Sensitivity of the properties and performance of Co catalyst to the nature of support for CO2 reforming of CH4

[Display omitted] •Different textural/bulk properties facilitated different performances.•Ni /Co reducibility from Ni-Al-Ox and Co-Al-Ox were different.•Co-Al-Ox showed no activity to CO2 reforming, while Ni-Al-Ox did.•MgO improved the performances of Co-Al-Ox than Ni-Al-Ox for DRM.•Incorporation of Ni/Mg increased spinel inversion, while Co did not. The structural phases, spinel inversion degree, metal reduction, and performance of Al-Ox and Mg-Al-Ox supported monometallic Co and Ni catalysts, prepared by co-precipitation method, were studied for dry reforming reaction. Catalysts were characterized using ICP-MS, N2-physisorption, XRD, 27Al NMR, CO2-TPD, Ni/Co K-edge XANES and TPO. Incorporation of MgO increased the pore size, while BET surface area was decreased.

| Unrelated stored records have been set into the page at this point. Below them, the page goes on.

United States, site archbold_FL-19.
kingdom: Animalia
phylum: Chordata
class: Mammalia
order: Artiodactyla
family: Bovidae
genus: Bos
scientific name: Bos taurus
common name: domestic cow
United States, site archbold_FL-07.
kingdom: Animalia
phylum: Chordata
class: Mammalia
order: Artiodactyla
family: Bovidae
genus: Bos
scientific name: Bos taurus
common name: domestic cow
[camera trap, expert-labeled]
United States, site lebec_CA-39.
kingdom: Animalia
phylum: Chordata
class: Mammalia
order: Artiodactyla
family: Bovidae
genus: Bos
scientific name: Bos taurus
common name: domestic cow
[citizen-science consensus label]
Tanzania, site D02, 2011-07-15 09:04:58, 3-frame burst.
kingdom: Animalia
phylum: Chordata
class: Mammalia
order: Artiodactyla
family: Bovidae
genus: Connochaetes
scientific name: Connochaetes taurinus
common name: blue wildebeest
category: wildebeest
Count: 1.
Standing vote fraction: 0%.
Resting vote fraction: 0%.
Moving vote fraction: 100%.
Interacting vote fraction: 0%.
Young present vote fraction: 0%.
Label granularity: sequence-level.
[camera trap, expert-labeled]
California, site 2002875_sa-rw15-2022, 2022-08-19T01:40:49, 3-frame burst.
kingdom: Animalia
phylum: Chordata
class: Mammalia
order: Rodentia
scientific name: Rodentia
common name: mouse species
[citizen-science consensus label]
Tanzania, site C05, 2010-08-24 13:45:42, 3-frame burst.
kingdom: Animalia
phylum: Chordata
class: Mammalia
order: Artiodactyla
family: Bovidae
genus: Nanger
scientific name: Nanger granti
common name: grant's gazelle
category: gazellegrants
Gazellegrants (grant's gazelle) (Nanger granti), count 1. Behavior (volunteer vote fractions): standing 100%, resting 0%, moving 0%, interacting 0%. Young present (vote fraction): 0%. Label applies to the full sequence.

XRD showed a single spinel phase of NiAl2O4 and CoAl2O4, and the introduction of MgO created an additional phase (MgO-solid) and increased the degree of spinel inversion in both supported Ni and Co monometallic catalysts. These changes promoted better metal dispersion, increased basicity and easy reduction of the active metal. Increased performance was also noticed in the Mg-Al-Ox supported catalysts, with higher resistance to carbon deposition due to the above-mentioned properties related to the structural changes in the catalyst system with the presence of MgO. Slightly better performance was observed for the Co-Mg-Al-Ox catalyst compared to Ni-Mg-Al-Ox catalyst, due to its stronger basicity per site owing to better interaction between Co and MgO.